- [PROBLEM TO SOLVE]: Return the listing below word for word.

- [PROVIDED INFORMATION]:
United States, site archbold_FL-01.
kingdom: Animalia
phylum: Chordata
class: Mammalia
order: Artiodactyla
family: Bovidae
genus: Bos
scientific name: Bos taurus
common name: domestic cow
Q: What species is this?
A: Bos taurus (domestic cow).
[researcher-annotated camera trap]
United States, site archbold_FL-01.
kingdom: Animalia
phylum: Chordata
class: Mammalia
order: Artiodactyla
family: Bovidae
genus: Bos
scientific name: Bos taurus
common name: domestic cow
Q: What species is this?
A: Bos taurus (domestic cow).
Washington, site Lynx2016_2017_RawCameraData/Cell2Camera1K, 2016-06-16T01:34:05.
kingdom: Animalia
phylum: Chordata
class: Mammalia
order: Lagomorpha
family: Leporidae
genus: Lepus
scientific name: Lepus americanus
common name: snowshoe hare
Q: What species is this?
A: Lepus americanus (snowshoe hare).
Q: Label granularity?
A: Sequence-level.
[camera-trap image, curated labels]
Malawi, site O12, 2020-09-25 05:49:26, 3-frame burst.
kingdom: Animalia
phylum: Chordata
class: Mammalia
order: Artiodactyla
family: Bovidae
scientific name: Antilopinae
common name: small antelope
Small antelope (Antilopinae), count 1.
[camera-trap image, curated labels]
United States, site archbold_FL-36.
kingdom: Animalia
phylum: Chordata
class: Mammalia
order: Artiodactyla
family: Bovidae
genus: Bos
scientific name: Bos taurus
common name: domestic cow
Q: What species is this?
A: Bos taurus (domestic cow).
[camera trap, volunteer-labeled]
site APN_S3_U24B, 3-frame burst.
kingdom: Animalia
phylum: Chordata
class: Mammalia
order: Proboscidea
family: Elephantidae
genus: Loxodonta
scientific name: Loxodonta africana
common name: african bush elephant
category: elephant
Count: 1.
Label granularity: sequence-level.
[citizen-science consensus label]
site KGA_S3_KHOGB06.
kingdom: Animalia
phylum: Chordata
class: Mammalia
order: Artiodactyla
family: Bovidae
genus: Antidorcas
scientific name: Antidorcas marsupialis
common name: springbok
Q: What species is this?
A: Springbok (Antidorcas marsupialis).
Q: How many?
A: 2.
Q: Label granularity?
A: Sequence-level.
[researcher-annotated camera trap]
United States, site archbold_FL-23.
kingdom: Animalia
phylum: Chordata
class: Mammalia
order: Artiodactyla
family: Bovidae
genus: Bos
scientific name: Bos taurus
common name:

- [RESULT]:
United States, site archbold_FL-01.
kingdom: Animalia
phylum: Chordata
class: Mammalia
order: Artiodactyla
family: Bovidae
genus: Bos
scientific name: Bos taurus
common name: domestic cow
Q: What species is this?
A: Bos taurus (domestic cow).
[researcher-annotated camera trap]
United States, site archbold_FL-01.
kingdom: Animalia
phylum: Chordata
class: Mammalia
order: Artiodactyla
family: Bovidae
genus: Bos
scientific name: Bos taurus
common name: domestic cow
Q: What species is this?
A: Bos taurus (domestic cow).
Washington, site Lynx2016_2017_RawCameraData/Cell2Camera1K, 2016-06-16T01:34:05.
kingdom: Animalia
phylum: Chordata
class: Mammalia
order: Lagomorpha
family: Leporidae
genus: Lepus
scientific name: Lepus americanus
common name: snowshoe hare
Q: What species is this?
A: Lepus americanus (snowshoe hare).
Q: Label granularity?
A: Sequence-level.
[camera-trap image, curated labels]
Malawi, site O12, 2020-09-25 05:49:26, 3-frame burst.
kingdom: Animalia
phylum: Chordata
class: Mammalia
order: Artiodactyla
family: Bovidae
scientific name: Antilopinae
common name: small antelope
Small antelope (Antilopinae), count 1.
[camera-trap image, curated labels]
United States, site archbold_FL-36.
kingdom: Animalia
phylum: Chordata
class: Mammalia
order: Artiodactyla
family: Bovidae
genus: Bos
scientific name: Bos taurus
common name: domestic cow
Q: What species is this?
A: Bos taurus (domestic cow).
[camera trap, volunteer-labeled]
site APN_S3_U24B, 3-frame burst.
kingdom: Animalia
phylum: Chordata
class: Mammalia
order: Proboscidea
family: Elephantidae
genus: Loxodonta
scientific name: Loxodonta africana
common name: african bush elephant
category: elephant
Count: 1.
Label granularity: sequence-level.
[citizen-science consensus label]
site KGA_S3_KHOGB06.
kingdom: Animalia
phylum: Chordata
class: Mammalia
order: Artiodactyla
family: Bovidae
genus: Antidorcas
scientific name: Antidorcas marsupialis
common name: springbok
Q: What species is this?
A: Springbok (Antidorcas marsupialis).
Q: How many?
A: 2.
Q: Label granularity?
A: Sequence-level.
[researcher-annotated camera trap]
United States, site archbold_FL-23.
kingdom: Animalia
phylum: Chordata
class: Mammalia
order: Artiodactyla
family: Bovidae
genus: Bos
scientific name: Bos taurus
common name:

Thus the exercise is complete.